* START SUPPLIED TEXT *

Revolving credit facility borrowings consist of the following:
(in millions)December 31, 2022December 31, 2021
$400.0 million revolving credit facility $45.0 $70.0 
Less current maturities (1)
— — 
Long-term portion$45.0 $70.0 
(1) There are no required principal payments due until maturity in January 2024.

On September 4, 2020, the Company entered into a Credit Agreement (the "2020 Credit Agreement"). The 2020 Credit Agreement provided for a senior secured revolving credit facility (the "2020 Credit Facility") with borrowings in an aggregate principal amount at any time outstanding not to exceed $400.0 million. The 2020 Credit Agreement served as refinancing of indebtedness and terminated the Company's Revolving Credit Facility Agreement dated as of October 11, 2017 (the "2017 Credit Facility"). The 2017 Credit Facility consisted of a $400.0 million senior secured revolving credit facility.

At any time during the term of the 2020 Credit Facility, the Company was permitted to increase the commitments under the 2020 Credit Facility or to establish one or more incremental term loan facilities under the 2020 Credit Facility in an aggregate principal amount not to exceed $200.0 million for all such incremental facilities. Commitments under the 2020 Credit Facility were set to terminate, and loans outstanding thereunder were set to mature, on January 2, 2024.
The 2020 Credit Agreement included requirements, to be tested quarterly, that the Company maintain (i) a minimum ratio of Consolidated EBITDA to consolidated interest expense of 3.25 to 1.0, (the "Interest Coverage Ratio"), (ii) a maximum ratio of Consolidated total indebtedness to Consolidated EBITDA of 3.75 to 1.0 (the "Total Leverage Ratio"), and (iii) a maximum ratio of senior secured indebtedness to Consolidated EBITDA of 3.25 to 1.0 (the "Senior Secured Leverage Ratio"). For these ratios, Consolidated EBITDA and consolidated interest expense are calculated using the most recent four consecutive fiscal quarters in a manner defined in the 2020 Credit Agreement. At December 31, 2022, the Company was in compliance with these covenants.

* END SUPPLIED TEXT *
* START RAW DATA *

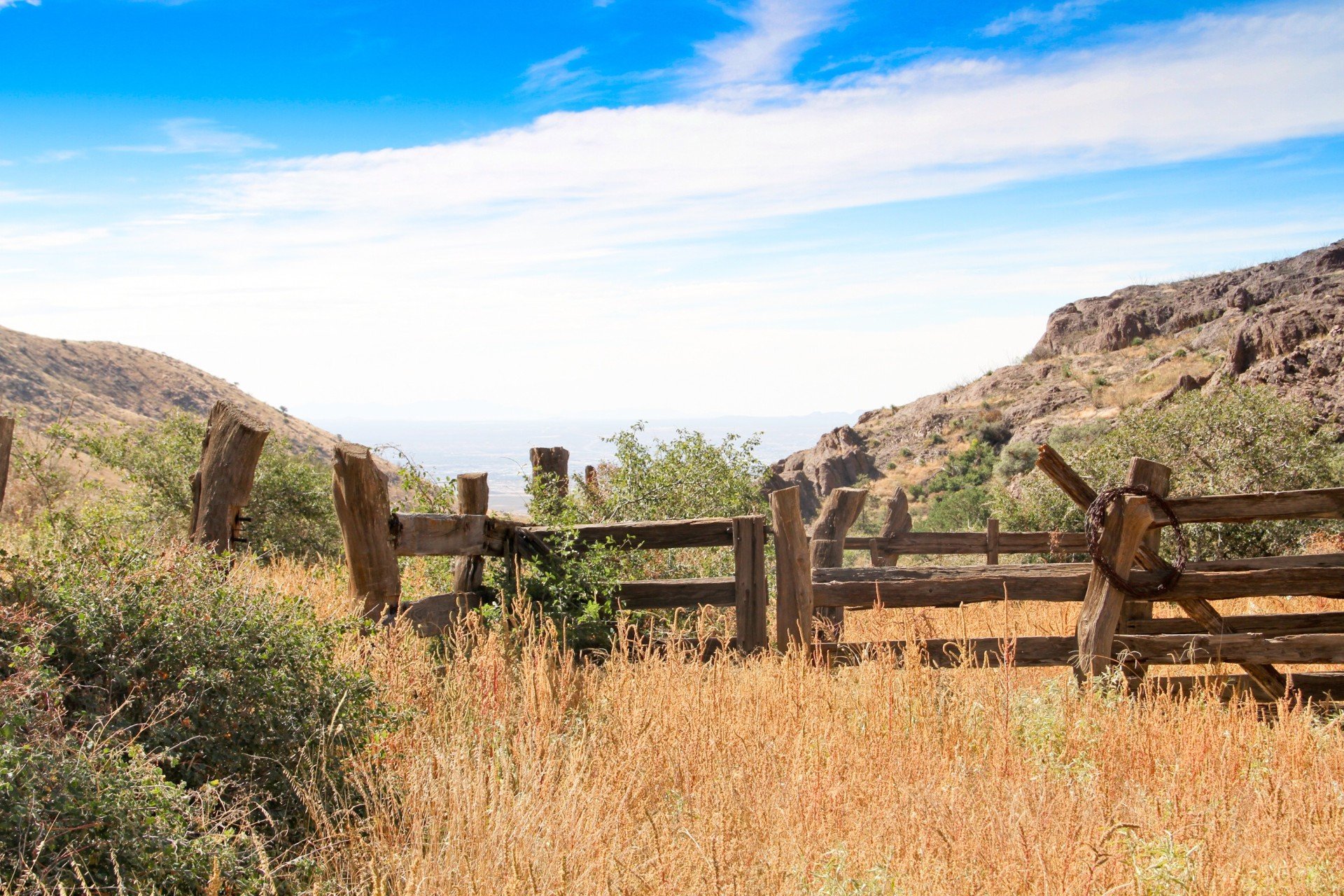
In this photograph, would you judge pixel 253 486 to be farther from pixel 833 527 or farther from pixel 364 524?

* END RAW DATA *

→ COMPLETE THE FOLLOWING
**A)** From the credit facility text, list each ratio the 2020 Credit Agreement required the Company to maintain, with the limit set for each.
**B)** Pick up the credit facility text after its final sentence and keep writing.

→ RESULTS BY TASK
**A)**
- Interest Coverage Ratio: a minimum ratio of Consolidated EBITDA to consolidated interest expense of 3.25 to 1.0
- Total Leverage Ratio: a maximum ratio of Consolidated total indebtedness to Consolidated EBITDA of 3.75 to 1.0
- Senior Secured Leverage Ratio: a maximum ratio of senior secured indebtedness to Consolidated EBITDA of 3.25 to 1.0

**B)**
The interest rates under the 2020 Credit Facility were, at the Borrowers' option (1) LIBOR (or EURIBOR for borrowings denominated in Euro; or SONIA for borrowings denominated in Pounds Sterling) plus the rates per annum determined from time to time based on the total leverage ratio of the Company as of the end of and for the most recent period of four fiscal quarters for which financial statements have been delivered (the "Applicable Margin"); or (2) in the case of borrowings denominated in U.S. dollars, alternate base rate ("ABR") (as defined in the 2020 Credit Agreement) plus the Applicable Margin. The Applicable Margin for LIBOR could range from 1.50% to 2.50% while the Applicable Margin for ABR could range from 0.50% to 1.50%.

The interest rate under the 2020 Credit Facility was variable based on LIBOR at the time of the borrowing and the Applicable Margin. In addition, a commitment fee accrued on the average daily unused portion of the 2020 Credit Facility at a rate of 0.225% to 0.375%.

The weighted-average interest rate on the Company's borrowings under the 2020 Credit Facility and the 2017 Credit Facility was 3.21%, 2.25%, and 2.20% for the years ended December 31, 2022, 2021, and 2020, respectively. The weighted-average commitment fee on the revolving lines of credit was 0.23% for the year ended December 31, 2022, and 0.26% for the years ended December 31, 2021 and 2020, respectively.

On February 8, 2023, the Company entered into an Amended and Restated Credit Agreement (the “A&R Credit Agreement”). that amends and restates the 2020 Credit Agreement. For additional information, refer to Note 20. Subsequent Events.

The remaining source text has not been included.